What Happens to a Dataset Transformed by a Projection-based Concept Removal Method?
Richard Johansson
TL;DR
This paper analyzes projection-based concept removal methods, showing that transforming representations does not erase the targeted information but instead induces strong row-wise dependencies that violate i.i.d. assumptions. Through theoretical analysis (focused on Mean Projection) and extensive experiments on synthetic and real data (BoW and BERT representations), it demonstrates that the transformed dataset places instances near opposite-label neighbors, and anti-clustering can often recover the original groupings.
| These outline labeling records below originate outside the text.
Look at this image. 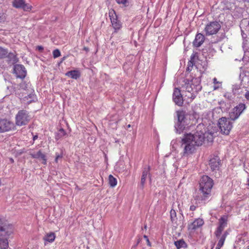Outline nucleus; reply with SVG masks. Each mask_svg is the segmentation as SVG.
Returning a JSON list of instances; mask_svg holds the SVG:
<instances>
[{
	"instance_id": "nucleus-1",
	"label": "nucleus",
	"mask_w": 249,
	"mask_h": 249,
	"mask_svg": "<svg viewBox=\"0 0 249 249\" xmlns=\"http://www.w3.org/2000/svg\"><path fill=\"white\" fill-rule=\"evenodd\" d=\"M205 139L208 142H212L213 141V134H204L202 131H197L194 134L189 133L184 135L182 139L181 145V147L183 148V153H192L195 150V146L201 145Z\"/></svg>"
},
{
	"instance_id": "nucleus-2",
	"label": "nucleus",
	"mask_w": 249,
	"mask_h": 249,
	"mask_svg": "<svg viewBox=\"0 0 249 249\" xmlns=\"http://www.w3.org/2000/svg\"><path fill=\"white\" fill-rule=\"evenodd\" d=\"M213 185L212 179L207 176H202L199 182V196H196V199L205 200L209 197Z\"/></svg>"
},
{
	"instance_id": "nucleus-3",
	"label": "nucleus",
	"mask_w": 249,
	"mask_h": 249,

Cross-validated accuracies for predicting the removed concept fall below chance, and predicted-probability distributions shift away from i.i.d. baselines, highlighting significant structural changes in the data geometry. The findings warn that projection-based scrubbing may mislead practitioners about dataset independence and have implications for privacy, causal inference, and data-distribution practices when releasing processed datasets.
Abstract
We investigate the behavior of methods that use linear projections to remove information about a concept from a language representation, and we consider the question of what happens to a dataset transformed by such a method. A theoretical analysis and experiments on real-world and synthetic data show that these methods inject strong statistical dependencies into the transformed datasets. After applying such a method, the representation space is highly structured: in the transformed space, an instance tends to be located near instances of the opposite label. As a consequence, the original labeling can in some cases be reconstructed by applying an anti-clustering method.